The company has also found significant interest in his biotech fish eggs abroad – especially in Chile (already a major salmon producer,) in China (which could grow salmon in its northern waters) and Southeast Asia (which has an interest in biotech tilapia), he said. The company hopes to open offices soon in Singapore and Santiago, Chile.
While American attention is focused on the risks of biotech fish, many poorer countries are more interested in the potential benefits, according to Eric Hallerman, a member of the National Academy of Sciences' biotechnology committee. China and Cuba are already raising biotech carp and tilapia, he said, and China is raising engineered carp as well.
"In those underdeveloped countries, they are eager to move ahead with commercial uses of biotechnology in fish production," he said. "This technology can definitely increase productivity by significant amounts, and that is very important in countries where people don't get the protein they need."
Because issues raised by the salmon are new and complicated, the FDA made the unlikely decision to review the fish not as a food, but rather as an animal "drug" since it changes the growth rate of the animal. Aware of public concerns about biotech products, the FDA plans to hold public hearings on the salmon and other possible animal biotech products before taking any action.
"This is the index case, the first product like this to approve or not approve," said Stephen F. Sundlof, director of the FDA Center for Veterinary Medicine. "These are issues as complicated as any we expect to see in a [genetically engineered] animal. We expect this to provide a good model for how to regulate similar products in the future."
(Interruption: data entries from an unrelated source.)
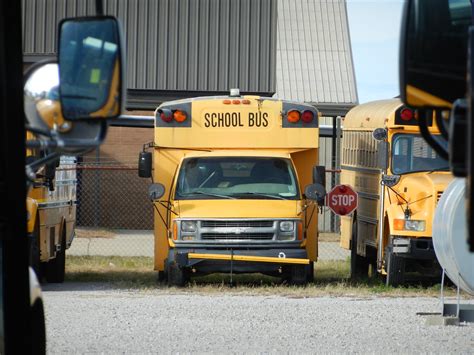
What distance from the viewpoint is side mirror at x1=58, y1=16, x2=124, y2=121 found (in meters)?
3.90

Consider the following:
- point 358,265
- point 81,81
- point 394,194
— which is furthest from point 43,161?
point 358,265

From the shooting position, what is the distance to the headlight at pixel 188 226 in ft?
53.9

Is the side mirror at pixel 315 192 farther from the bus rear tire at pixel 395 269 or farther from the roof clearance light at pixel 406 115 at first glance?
the roof clearance light at pixel 406 115

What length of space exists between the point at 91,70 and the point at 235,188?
1303cm

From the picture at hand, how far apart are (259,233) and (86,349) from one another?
6177 mm

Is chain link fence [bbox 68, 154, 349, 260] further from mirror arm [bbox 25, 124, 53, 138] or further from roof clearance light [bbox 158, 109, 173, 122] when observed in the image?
mirror arm [bbox 25, 124, 53, 138]

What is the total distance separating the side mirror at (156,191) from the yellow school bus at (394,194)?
10.2 feet

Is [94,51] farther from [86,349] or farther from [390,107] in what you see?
[390,107]

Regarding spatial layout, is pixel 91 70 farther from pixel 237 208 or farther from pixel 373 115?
pixel 373 115

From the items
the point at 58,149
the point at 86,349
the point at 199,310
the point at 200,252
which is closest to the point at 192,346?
the point at 86,349

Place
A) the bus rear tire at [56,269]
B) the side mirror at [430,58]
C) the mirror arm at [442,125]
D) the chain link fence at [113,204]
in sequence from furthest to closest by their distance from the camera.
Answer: the chain link fence at [113,204] → the bus rear tire at [56,269] → the mirror arm at [442,125] → the side mirror at [430,58]

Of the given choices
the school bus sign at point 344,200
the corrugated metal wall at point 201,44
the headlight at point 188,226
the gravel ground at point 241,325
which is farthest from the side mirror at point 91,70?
the corrugated metal wall at point 201,44

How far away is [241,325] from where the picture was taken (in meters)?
12.3

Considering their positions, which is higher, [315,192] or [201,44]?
[201,44]
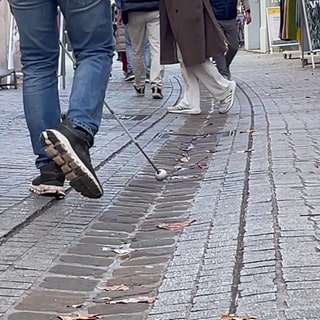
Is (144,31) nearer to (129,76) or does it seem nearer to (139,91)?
(139,91)

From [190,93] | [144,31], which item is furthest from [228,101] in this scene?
[144,31]

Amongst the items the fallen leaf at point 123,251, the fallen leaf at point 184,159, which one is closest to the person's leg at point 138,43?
the fallen leaf at point 184,159

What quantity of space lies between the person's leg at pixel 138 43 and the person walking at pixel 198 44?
6.23 feet

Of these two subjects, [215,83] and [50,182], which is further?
[215,83]

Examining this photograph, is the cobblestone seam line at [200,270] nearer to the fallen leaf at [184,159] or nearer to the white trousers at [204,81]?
the fallen leaf at [184,159]

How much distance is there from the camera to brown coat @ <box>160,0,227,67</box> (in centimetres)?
911

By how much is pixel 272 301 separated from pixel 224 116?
20.3ft

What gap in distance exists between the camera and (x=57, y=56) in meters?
4.99

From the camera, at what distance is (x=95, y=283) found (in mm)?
3535

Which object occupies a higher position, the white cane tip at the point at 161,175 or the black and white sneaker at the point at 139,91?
the white cane tip at the point at 161,175

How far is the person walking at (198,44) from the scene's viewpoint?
9.12 m

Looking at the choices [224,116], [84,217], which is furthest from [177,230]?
[224,116]

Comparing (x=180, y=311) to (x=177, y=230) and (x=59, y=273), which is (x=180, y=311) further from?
(x=177, y=230)

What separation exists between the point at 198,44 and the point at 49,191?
4465 millimetres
Because it's unlikely the fish would pose any danger to human health, a large part of the FDA's assessment of biotech salmon will involve measuring environmental risks. That has led some to suggest the wrong agency is reviewing the application. FDA officials said that experts from the Environmental Protection Agency and the agencies that oversee marine life will also participate, but the ultimate decision will be made by the FDA.
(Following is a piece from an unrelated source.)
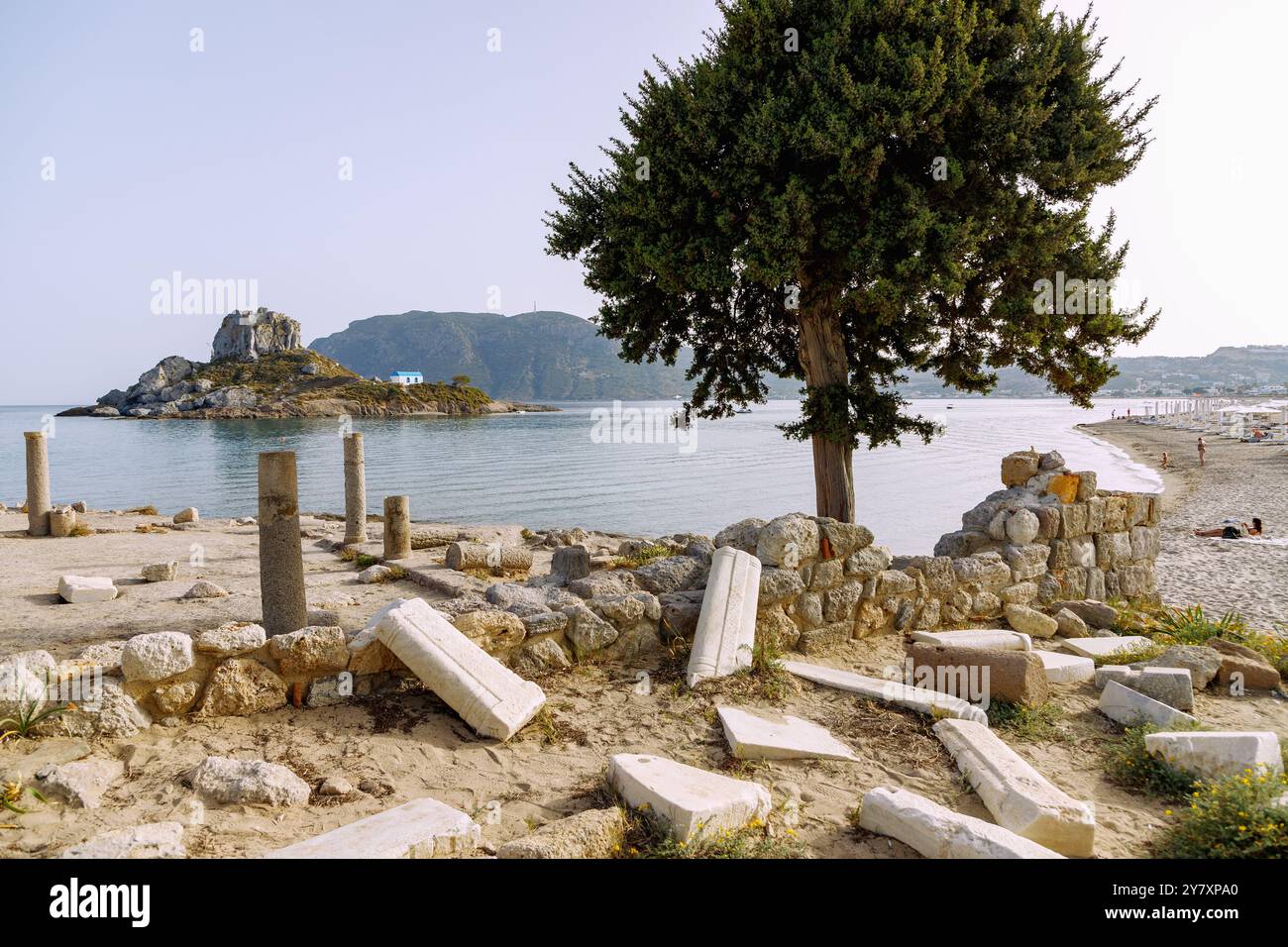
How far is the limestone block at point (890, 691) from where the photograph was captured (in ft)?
19.9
Officials said it will take at least a year to finish the required human health and environmental studies; others predict considerably longer. But even if the FDA approves the salmon, anyone who wants to farm the fish in coastal waters may have to get approval from the U.S. Fish and Wildlife Service and the National Marine Fisheries Service, which have both voiced opposition recently.
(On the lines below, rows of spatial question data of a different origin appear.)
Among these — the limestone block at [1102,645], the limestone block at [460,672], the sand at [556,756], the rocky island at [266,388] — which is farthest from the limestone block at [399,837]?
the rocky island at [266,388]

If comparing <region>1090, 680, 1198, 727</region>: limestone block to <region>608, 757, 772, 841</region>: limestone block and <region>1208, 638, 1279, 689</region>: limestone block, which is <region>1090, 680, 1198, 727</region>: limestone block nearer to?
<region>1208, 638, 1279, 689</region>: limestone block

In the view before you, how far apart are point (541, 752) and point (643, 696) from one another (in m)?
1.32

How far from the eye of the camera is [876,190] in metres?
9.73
Because of a loophole in the rules governing the importing of animal drugs, engineered salmon raised abroad could reach American markets sooner. That loophole was initially written to cover the importation of meat raised abroad with chemicals that aren't used and haven't been approved in the United States. However, it could also allow biotech salmon to be imported if the FDA finds them to be safe for human consumption before tackling the more complex and time-consuming process of determining environmental safety.
Val Giddings, vice president for food and agriculture of the Biotechnology Industry Organization, believes there is no reason for the FDA to dawdle on approving the salmon. "This is not rocket science," he said. "It's a straightforward question of risk assessment."
But antibiotech and environmental groups have "ginned up a lot of protest about salmon," so approval is uncertain, he said.
"If [the FDA] screws it up, the salmon case would definitely have spillover effects on the industry," he said. "But the positive impact of an approval would actually be disproportionally larger, and would reaffirm the role of the agency while being another nail in the coffin of the protesters. It would open the door to lots of terrific innovation."